2. Advertising. The inquirer should be careful to comply with the requirements of DR 2-102 both with respect to the format and content of any advertising, as well as with the requirements for filing of copies with the applicable Departmental Disciplinary or Grievance Committee. In particular, the Committee is troubled by the inquirer’s concept of a fee discount being offered to plan participants for work not covered by the plan. What are the inquirer’s “standard hourly rates or flat fees”? DR 2-101(c)(4) authorizes advertising of a range of fees for services, hourly rates and fixed fees.
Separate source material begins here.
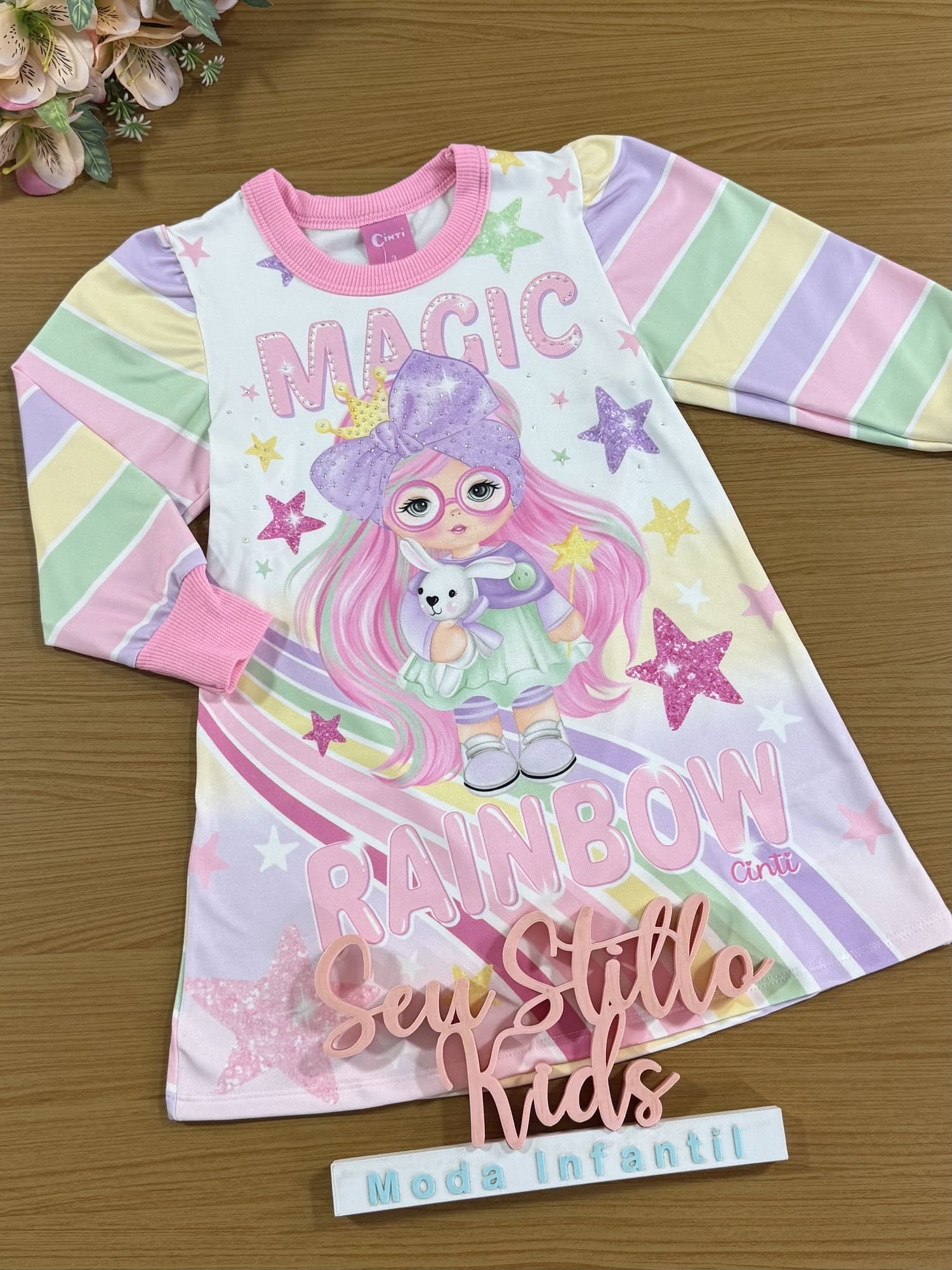 Vestido Infantil Cinti Inverno Branco Magic com Strass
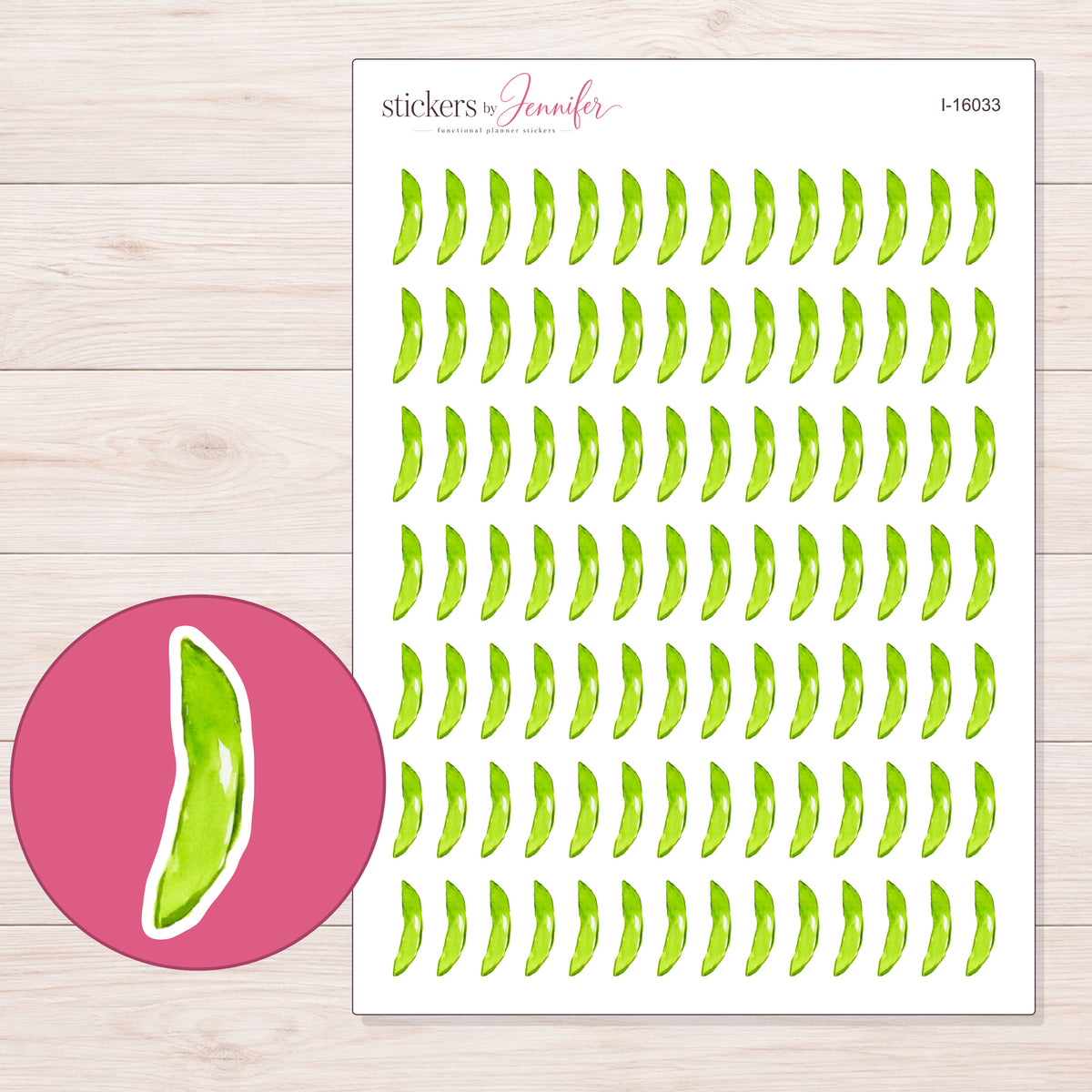 I-16033 planner sticker sheet with enlarged sticker detail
To the extent that advertising a discount from a standard flat fee constitutes advertising a fixed fee, DR 2-101(E) requires a written statement be available to the public “clearly describing the scope of each advertised service,” which statement must be delivered to the client “at the time of retainer for any such service.” Advertising a discount from an unstated hourly rate or fixed fee is only half of the equation and might be considered misleading or, if no standard fee schedule and service description in fact exists, untruthful.


For the foregoing reasons, the questions presented are answered in the negative.